The 8 Expectations of Privacy
Joining Facebook was not in my plans. After Apple acquired my startup, I was going to build another company. I got a call that convinced me to try it for a year first. I stayed for three and a half years.

What kept me was the problem. Privacy at Facebook in 2020 was not a solved thing. Engineers, lawyers, product managers, and executives were all making privacy decisions every day using different frameworks. The result was inconsistency, mistrust, and a company that had lost the public's trust on one of the most fundamental questions in technology.

My job was to change that. The 8 Expectations of Privacy were the result.

But first, some context on where we were.

I think of privacy as having gone through three eras. The first was the No Privacy Era — before 2014, when tech companies could largely do whatever they wanted with user data. The second was the Product Principle Era, when companies started taking privacy seriously as a strategy. You saw this with WhatsApp's end-to-end encryption, Apple's privacy marketing, DuckDuckGo's private browsing. Each had its own flavor. By 2023, we had entered a third era: the High Bar of Privacy. It is no longer enough to protect users with good product principles. You also have to be defensible to regulators. You are now serving two parties, not one.

The 8 Expectations were built for this third era. Every product at Facebook had to meet all eight before it could launch: purpose limitation, data minimization, data retention, external data misuse, transparency and control, data access and management, fairness, and accountability.

The framework behind them comes down to a few core principles.

The first is purpose limitation. Data should only ever be used for the specific reason it was collected. Not for a related reason. Not for a future reason that seems reasonable at the time. If you want to use data for something new, you go back to the beginning and justify it again. This is the discipline that prevents the slow drift from "we collected this for X" to "we're now using it for everything."

The second is transparency. A relationship between a company and a user is the same as between two people. Everyone gives you the benefit of the doubt when they meet you first. But if you lie to them or hide the asterisk about how you use their data, trust is easy to lose and hard to rebuild. Don't hide it. Be upfront.

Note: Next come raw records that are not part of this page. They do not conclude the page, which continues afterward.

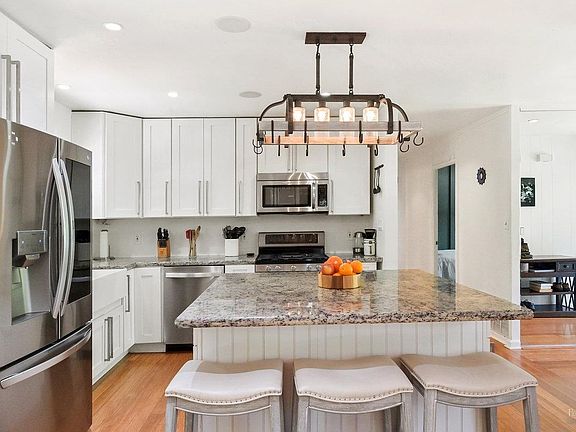 3rd image of 415 Meadow Way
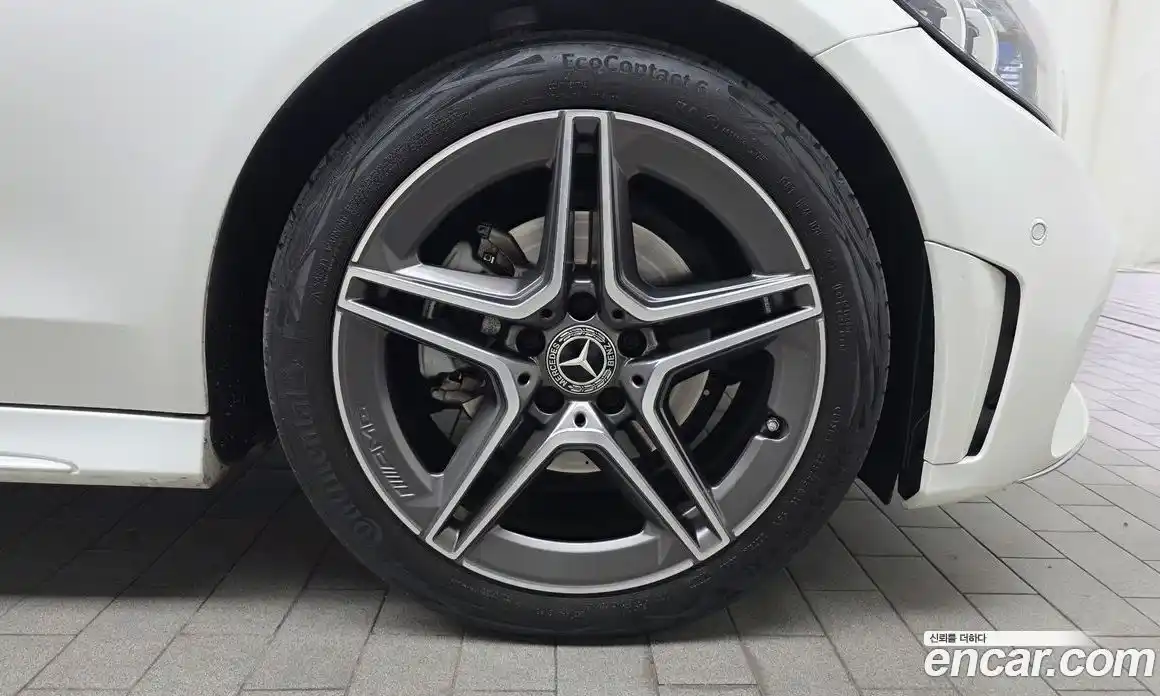 Mercedes-Benz C-Class 2021 2.0 Автомат в Москве № 221252, фото 1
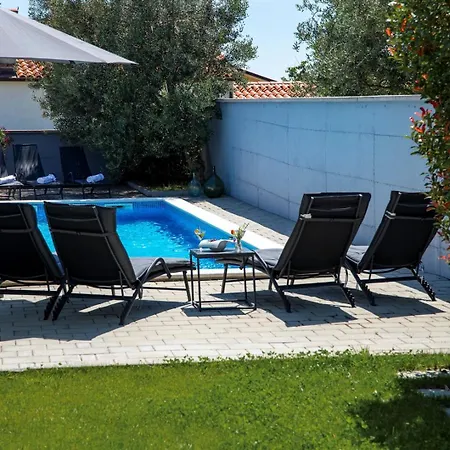 別荘 House Vanessa With Pool Near Pula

The third is proportionality. The value a person gets from a product must exceed the privacy they give up to use it. If there is no product value, do not collect the data. Every team believes their feature is worth the data it requires. Most of the time, they are wrong.

The fourth is what I call the Grandpa and Child framework. If a grandparent and a ten-year-old can explain back to you the privacy narrative in plain language, you have reached simplicity. If they cannot, you have not thought clearly enough about what you are doing. Complexity is often a cover for practices that would not survive scrutiny.

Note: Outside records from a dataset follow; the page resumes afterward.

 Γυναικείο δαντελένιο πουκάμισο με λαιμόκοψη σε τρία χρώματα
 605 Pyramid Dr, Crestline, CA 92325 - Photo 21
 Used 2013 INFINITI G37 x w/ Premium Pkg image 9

The last principle is accountability. Good intentions are not enough. You need systems and technical controls that make it hard to violate these principles, not just policies that say you shouldn't. Privacy has to be enforced, not just stated.

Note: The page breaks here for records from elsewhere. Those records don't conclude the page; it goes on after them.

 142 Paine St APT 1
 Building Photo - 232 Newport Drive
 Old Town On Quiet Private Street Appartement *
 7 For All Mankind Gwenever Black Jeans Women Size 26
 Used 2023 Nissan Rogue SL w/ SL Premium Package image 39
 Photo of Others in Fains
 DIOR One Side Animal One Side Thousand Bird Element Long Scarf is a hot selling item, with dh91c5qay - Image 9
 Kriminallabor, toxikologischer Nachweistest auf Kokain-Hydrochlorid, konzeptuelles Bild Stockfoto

The hardest lesson I learned building this framework is that privacy is not a legal problem. It is a design problem. You cannot audit your way to trustworthiness. You have to build it in from the start.

2023 note: After this work, I went to Facebook AI Research (FAIR) — now known as Meta FAIR — to work on next-generation AI models. The same questions apply. The same principles apply. We are building systems that will make consequential decisions about people at a scale that makes the privacy problems above look small. Purpose limitation, proportionality, and accountability are not privacy concepts. They are the foundation of building any powerful system responsibly.